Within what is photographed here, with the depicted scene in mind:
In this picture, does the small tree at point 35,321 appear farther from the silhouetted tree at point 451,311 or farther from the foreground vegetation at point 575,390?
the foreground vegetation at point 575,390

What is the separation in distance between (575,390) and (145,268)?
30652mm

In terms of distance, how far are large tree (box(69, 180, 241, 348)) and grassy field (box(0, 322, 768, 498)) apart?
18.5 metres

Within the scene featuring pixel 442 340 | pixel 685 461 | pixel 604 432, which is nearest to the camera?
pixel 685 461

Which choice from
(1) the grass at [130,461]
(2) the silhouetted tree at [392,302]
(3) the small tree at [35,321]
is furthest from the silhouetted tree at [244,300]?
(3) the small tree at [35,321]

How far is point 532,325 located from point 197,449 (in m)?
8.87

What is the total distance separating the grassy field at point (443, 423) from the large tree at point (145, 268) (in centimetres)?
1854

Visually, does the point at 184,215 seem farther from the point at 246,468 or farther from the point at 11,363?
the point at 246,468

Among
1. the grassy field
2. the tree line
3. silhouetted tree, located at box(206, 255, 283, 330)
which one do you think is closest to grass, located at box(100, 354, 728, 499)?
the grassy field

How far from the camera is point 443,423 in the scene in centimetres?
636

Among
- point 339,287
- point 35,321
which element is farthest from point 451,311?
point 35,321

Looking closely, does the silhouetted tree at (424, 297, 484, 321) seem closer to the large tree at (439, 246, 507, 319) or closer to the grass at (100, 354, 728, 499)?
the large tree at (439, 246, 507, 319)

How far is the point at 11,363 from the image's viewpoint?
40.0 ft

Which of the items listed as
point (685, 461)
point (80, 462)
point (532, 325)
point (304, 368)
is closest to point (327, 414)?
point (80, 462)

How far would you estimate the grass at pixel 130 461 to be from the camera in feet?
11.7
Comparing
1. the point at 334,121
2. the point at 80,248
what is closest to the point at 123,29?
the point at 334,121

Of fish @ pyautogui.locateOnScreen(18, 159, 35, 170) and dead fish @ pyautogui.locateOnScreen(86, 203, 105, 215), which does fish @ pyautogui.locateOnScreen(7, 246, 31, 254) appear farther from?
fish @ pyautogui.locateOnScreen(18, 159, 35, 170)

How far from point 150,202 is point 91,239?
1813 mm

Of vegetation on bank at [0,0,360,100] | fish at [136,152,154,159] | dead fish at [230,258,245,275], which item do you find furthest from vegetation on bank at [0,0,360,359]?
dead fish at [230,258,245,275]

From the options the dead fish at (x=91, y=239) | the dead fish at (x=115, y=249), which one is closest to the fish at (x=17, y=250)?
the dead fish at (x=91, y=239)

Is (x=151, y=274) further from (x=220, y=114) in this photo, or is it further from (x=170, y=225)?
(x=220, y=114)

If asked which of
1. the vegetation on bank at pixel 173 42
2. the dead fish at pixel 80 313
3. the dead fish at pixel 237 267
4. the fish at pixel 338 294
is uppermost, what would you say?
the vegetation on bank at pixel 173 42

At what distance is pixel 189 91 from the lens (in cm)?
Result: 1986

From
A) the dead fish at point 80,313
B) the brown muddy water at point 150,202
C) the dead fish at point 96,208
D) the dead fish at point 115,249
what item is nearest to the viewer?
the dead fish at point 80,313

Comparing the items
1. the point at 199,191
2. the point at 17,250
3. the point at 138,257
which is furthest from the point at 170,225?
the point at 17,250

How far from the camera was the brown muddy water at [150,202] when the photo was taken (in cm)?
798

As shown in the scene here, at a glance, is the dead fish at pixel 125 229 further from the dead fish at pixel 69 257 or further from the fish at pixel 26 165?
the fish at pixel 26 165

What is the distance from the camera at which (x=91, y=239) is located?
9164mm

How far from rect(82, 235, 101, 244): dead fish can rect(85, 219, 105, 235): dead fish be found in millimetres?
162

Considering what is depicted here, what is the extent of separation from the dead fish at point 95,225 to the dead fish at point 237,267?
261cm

+ + + + +

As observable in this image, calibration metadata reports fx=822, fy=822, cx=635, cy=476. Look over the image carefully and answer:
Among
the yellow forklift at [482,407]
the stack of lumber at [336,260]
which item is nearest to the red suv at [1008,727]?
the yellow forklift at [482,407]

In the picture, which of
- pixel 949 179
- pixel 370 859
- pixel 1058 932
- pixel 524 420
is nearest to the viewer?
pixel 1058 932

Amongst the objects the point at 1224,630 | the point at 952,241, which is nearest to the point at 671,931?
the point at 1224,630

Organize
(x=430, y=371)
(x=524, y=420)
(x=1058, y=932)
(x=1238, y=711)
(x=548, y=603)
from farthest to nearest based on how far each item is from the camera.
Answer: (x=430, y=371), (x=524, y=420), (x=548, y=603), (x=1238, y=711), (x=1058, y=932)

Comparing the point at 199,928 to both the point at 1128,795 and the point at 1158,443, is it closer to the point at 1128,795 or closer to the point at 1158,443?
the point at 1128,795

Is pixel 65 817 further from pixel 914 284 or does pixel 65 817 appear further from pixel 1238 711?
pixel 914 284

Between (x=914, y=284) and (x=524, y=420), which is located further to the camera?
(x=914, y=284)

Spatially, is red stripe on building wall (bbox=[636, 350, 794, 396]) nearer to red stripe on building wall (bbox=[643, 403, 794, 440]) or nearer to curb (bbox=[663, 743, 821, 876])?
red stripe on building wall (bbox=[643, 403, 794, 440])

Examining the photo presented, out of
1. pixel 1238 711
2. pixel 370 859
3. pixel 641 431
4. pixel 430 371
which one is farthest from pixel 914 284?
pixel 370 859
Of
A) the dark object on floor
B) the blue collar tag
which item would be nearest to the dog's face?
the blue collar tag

+ + + + +

## Objective:
How many rows above contain the string "brown"? Case counts, and the reply should be only the number.

## Solution for this exercise:
2